The prognosis for any case of infectious arthritis is never good because lack of response to treatment can occur. Even with early and correct treatment, problems can still develop. In general, response to treatment in neonated polyarthritis seems better than in adult animal but the success is certainly not completely.


Definition: -

It is a degenerative disease of young horses due to vascular changes (ischemia) and demineralization of bone. The lesion involves articulation and may cause fracture of articular cartilage. The chance of healing decreases as the cartilage doesn’t remain intact (separates and allows necrotic bones to be free).

Signs: -

1-Distension of joint capsule

2-Radiographic irregularity in the outline of the bone followed by demineralization and fragmentation.

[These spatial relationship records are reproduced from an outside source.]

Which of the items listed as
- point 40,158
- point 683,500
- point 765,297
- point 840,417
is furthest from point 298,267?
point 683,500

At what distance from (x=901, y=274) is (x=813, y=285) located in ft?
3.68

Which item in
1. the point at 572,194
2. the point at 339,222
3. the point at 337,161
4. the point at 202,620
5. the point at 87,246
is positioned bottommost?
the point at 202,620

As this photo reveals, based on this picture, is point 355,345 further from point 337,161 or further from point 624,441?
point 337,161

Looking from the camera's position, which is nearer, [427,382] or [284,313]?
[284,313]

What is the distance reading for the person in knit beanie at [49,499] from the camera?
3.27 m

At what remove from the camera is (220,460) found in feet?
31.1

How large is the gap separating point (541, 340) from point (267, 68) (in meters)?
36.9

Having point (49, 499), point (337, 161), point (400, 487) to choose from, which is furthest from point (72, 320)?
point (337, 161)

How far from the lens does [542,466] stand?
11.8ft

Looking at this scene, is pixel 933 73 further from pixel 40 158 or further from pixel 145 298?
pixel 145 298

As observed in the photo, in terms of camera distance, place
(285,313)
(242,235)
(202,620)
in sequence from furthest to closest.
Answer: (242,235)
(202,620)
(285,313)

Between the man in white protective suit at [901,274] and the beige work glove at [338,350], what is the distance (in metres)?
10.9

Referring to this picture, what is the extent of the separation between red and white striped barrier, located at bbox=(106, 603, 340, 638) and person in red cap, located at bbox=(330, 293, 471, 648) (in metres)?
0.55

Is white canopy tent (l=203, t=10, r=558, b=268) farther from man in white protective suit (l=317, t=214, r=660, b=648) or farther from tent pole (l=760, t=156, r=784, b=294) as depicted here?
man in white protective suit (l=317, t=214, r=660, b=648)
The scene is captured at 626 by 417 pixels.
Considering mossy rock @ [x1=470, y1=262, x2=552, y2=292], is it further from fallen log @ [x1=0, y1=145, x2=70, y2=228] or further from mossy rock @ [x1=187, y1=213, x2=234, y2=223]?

3-Complete destruction of the articular cartilage at late stages.

Treatment: -

OCD lesions are usually treated by surgical excision of the cartilage flap and curettage of the subchondral bone to stimulate bleeding and fibrocartilage filling of the bone defect.


The joint is dislocated when the two articular extremities forming it are displaced from perfect contact with one another.

Types: -

1-Complete dislocation or luxation: The articular surfaces become in no part in contact with one another

2-Incomplete dislocation or subluxation: the articular surfaces are still partially in contact with one another

Causes: -

1-Severe violence as motor-car accident

2-Congenital as secondary to hip dysplasia

3-Pathological as in cases of paralysis of some muscles or in cases of arthritis

Clinical signs: -

1-Immobility of the affected joint. This is due to mechanical impossibility of the free movement of the articular extremities on account of their displacement.

2-Deformity is due to displacement of the bone extremities. A prominence is seen in one side and a depression may be seen in the other side. The limb takes abnormal direction.

3-A large inflammatory swelling may be seen in deep situated dislocation and tends to conceal the characteristic features of the condition.

4-A rocking sound or crepitation may be obtained on manipulation of the bones due to knocking of the articular ends against each other

5-Severe pain during passive manipulation of the joint

6-Muscular atrophy in chronic cases

Treatment: -

1-Closed reduction and fixation in recent cases within the first 24 hours

2-Open reduction and fixation in old cases

The treatment depends on the type of affected joint and is more successful in small animals than large animals.